DOCUMENT SECTION:

** START **

She paused and said uncertainly, "...Spagnolo?" which is the Italian word for Spanish. Then the penny quickly dropped for me. Her uncertainty turned to stunned amazement and she passed the phone to another Italian woman who got over her amazement in short order and started firing off questions to me. By the time I got her reined in I had the story pretty much figured out. They had missed their tour bus, all their belongings had gone to Miami where they were staying and they were stranded and destitute in Key West. The story ends well, as evidence here by a shared lunch at Shrimp Shack the next day but it was an arduous road. Francesca is sucking on an ice cold glass of water, Lucia is hunting grouper on her plate.

** END **

GIVEN TASK: Reproduce the passage about the stranded Italian visitors in Key West word for word from "She paused and" to "on her plate.".

PROVIDED DATA:

** START **

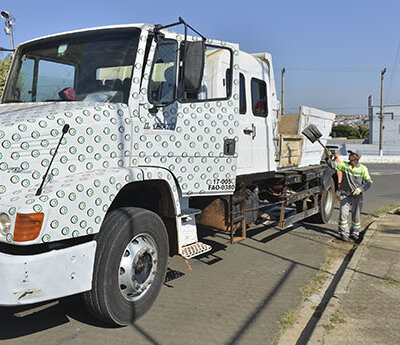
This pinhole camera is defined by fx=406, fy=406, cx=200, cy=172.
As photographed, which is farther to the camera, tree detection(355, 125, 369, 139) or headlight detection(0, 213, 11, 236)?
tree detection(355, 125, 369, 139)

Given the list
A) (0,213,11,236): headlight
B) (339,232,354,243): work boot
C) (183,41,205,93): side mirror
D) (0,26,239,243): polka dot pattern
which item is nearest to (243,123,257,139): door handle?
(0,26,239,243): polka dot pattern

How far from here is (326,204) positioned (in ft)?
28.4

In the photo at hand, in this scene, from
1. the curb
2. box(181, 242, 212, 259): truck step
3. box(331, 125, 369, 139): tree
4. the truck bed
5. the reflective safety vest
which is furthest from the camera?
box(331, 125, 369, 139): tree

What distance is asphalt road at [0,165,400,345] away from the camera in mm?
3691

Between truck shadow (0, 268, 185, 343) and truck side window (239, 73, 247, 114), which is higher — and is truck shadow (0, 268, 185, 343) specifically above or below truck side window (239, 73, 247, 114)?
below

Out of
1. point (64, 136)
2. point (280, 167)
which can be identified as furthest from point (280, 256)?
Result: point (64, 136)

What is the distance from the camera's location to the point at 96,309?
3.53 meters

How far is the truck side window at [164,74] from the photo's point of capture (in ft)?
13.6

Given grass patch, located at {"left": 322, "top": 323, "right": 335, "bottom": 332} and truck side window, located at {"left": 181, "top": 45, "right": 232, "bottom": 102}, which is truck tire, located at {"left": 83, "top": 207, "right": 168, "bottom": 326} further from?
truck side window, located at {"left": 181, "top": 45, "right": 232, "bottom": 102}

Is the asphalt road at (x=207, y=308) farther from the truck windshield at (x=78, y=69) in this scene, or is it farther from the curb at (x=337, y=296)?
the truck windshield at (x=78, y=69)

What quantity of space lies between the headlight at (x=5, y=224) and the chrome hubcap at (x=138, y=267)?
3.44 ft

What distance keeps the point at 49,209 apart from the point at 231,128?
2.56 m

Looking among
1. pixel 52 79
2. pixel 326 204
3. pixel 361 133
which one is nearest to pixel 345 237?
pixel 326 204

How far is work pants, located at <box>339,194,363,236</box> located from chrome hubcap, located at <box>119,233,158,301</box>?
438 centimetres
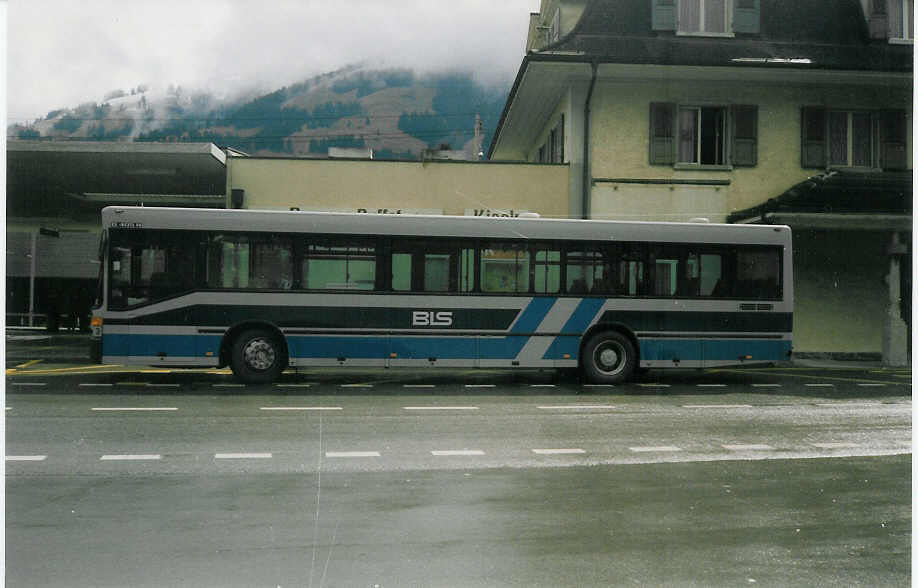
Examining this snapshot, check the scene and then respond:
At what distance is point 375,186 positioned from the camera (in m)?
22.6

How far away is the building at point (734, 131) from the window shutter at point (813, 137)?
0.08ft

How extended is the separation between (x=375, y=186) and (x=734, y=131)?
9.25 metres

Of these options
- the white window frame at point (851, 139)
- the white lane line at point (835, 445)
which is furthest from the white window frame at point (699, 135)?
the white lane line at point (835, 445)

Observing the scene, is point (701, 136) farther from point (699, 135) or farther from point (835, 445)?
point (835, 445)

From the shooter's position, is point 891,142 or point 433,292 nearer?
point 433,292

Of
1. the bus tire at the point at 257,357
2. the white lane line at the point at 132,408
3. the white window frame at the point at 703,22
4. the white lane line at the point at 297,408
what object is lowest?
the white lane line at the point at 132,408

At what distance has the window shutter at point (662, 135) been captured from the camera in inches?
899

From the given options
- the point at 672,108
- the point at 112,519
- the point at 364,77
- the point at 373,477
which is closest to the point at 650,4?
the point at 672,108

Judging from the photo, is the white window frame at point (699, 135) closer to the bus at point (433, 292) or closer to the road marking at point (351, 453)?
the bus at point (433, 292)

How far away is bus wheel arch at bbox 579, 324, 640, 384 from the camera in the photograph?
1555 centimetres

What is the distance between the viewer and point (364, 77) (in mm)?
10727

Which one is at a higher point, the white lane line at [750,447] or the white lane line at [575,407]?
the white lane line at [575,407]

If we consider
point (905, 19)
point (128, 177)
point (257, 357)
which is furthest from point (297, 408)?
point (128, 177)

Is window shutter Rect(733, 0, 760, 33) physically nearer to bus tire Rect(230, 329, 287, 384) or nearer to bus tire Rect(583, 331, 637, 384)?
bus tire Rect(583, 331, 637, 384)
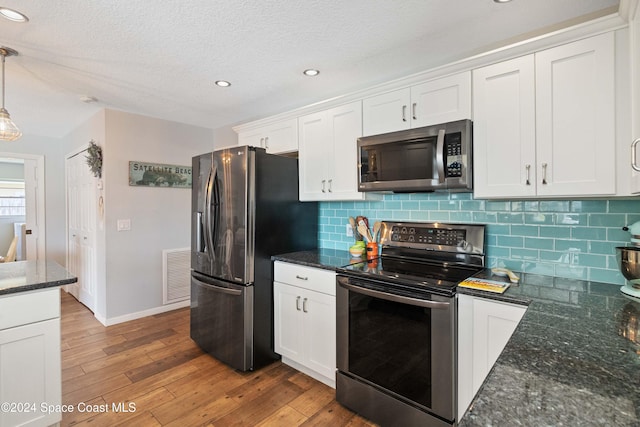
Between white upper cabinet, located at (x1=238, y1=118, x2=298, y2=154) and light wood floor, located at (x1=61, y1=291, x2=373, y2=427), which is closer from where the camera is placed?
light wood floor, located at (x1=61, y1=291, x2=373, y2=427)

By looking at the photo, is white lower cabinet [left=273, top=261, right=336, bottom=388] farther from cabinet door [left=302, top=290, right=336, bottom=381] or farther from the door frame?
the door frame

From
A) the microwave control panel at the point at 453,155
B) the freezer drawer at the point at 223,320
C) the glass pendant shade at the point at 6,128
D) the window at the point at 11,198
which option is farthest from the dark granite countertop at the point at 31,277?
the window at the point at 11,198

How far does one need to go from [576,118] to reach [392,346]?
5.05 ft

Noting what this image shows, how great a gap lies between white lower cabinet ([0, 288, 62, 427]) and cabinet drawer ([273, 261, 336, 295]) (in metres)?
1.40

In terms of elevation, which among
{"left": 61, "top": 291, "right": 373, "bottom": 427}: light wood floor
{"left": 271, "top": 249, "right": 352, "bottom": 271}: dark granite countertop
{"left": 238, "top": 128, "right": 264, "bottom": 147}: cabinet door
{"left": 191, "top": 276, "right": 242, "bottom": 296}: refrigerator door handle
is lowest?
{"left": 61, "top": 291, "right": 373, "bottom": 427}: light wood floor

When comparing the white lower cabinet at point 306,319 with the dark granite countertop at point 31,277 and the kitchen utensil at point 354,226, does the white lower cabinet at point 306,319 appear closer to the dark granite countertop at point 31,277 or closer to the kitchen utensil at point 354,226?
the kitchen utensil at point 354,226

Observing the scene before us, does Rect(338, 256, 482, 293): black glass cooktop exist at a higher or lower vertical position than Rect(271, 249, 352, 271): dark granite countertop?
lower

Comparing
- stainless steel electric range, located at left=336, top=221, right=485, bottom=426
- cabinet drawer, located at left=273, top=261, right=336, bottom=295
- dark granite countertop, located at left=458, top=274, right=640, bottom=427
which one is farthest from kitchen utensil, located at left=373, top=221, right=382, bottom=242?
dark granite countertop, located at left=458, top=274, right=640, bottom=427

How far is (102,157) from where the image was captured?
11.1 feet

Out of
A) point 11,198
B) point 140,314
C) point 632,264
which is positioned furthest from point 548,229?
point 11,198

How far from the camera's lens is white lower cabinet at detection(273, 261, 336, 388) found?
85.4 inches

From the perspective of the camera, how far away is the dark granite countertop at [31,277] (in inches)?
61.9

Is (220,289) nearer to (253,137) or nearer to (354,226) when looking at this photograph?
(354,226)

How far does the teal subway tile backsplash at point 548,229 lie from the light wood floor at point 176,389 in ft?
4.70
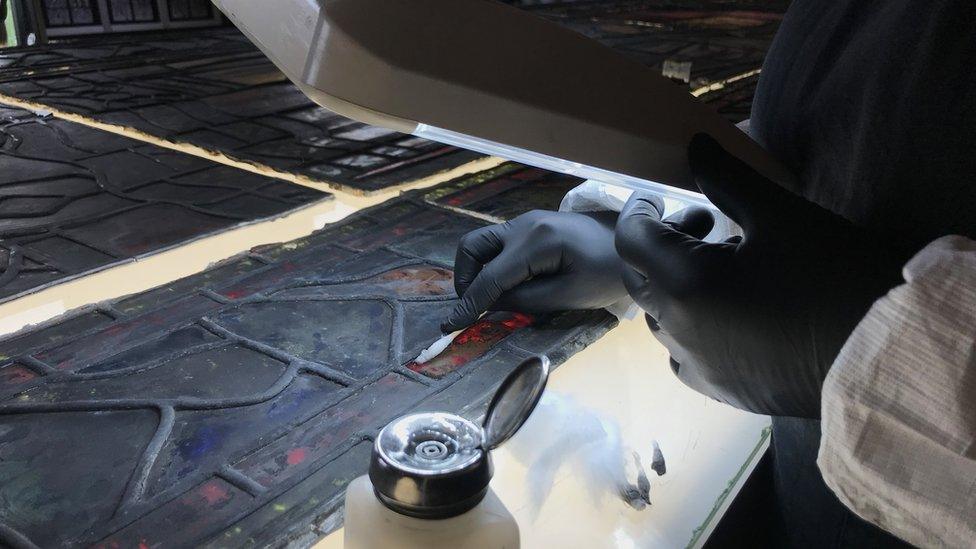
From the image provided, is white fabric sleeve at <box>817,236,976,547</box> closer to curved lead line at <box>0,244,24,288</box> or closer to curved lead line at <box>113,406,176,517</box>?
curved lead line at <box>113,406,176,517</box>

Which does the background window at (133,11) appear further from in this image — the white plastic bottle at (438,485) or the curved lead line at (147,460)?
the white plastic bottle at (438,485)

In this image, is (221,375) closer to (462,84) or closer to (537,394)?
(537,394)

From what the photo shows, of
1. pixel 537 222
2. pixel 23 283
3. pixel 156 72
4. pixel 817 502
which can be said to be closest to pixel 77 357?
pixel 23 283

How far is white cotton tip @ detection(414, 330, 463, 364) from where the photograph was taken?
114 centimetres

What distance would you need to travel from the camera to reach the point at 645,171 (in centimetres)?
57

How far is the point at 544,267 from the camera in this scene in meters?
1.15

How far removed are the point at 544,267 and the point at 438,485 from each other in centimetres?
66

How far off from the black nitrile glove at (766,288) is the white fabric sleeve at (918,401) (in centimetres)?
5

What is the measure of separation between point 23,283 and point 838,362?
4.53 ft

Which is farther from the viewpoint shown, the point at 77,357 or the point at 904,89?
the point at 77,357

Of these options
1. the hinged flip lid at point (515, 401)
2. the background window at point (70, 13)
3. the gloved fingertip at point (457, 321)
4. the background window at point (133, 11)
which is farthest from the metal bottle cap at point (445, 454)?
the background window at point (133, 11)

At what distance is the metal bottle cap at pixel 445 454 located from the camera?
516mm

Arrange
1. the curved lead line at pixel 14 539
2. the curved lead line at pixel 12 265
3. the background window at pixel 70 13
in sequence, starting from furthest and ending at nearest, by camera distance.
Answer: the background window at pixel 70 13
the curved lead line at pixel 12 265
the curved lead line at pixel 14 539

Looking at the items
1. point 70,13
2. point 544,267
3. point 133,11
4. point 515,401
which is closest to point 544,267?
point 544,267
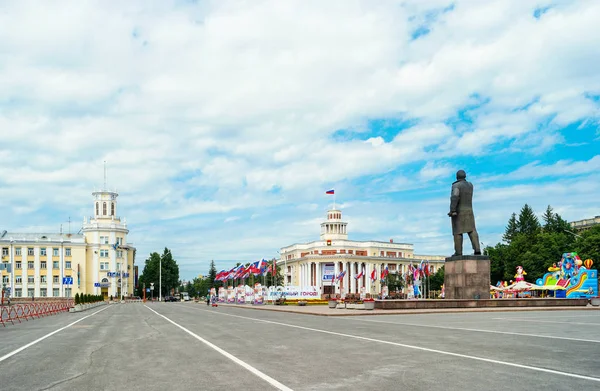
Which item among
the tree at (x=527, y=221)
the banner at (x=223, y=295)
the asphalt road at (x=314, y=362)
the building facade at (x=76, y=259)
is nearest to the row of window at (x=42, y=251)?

** END **

FINISHED TASK:
She paused and said uncertainly, "...Spagnolo?" which is the Italian word for Spanish. Then the penny quickly dropped for me. Her uncertainty turned to stunned amazement and she passed the phone to another Italian woman who got over her amazement in short order and started firing off questions to me. By the time I got her reined in I had the story pretty much figured out. They had missed their tour bus, all their belongings had gone to Miami where they were staying and they were stranded and destitute in Key West. The story ends well, as evidence here by a shared lunch at Shrimp Shack the next day but it was an arduous road. Francesca is sucking on an ice cold glass of water, Lucia is hunting grouper on her plate.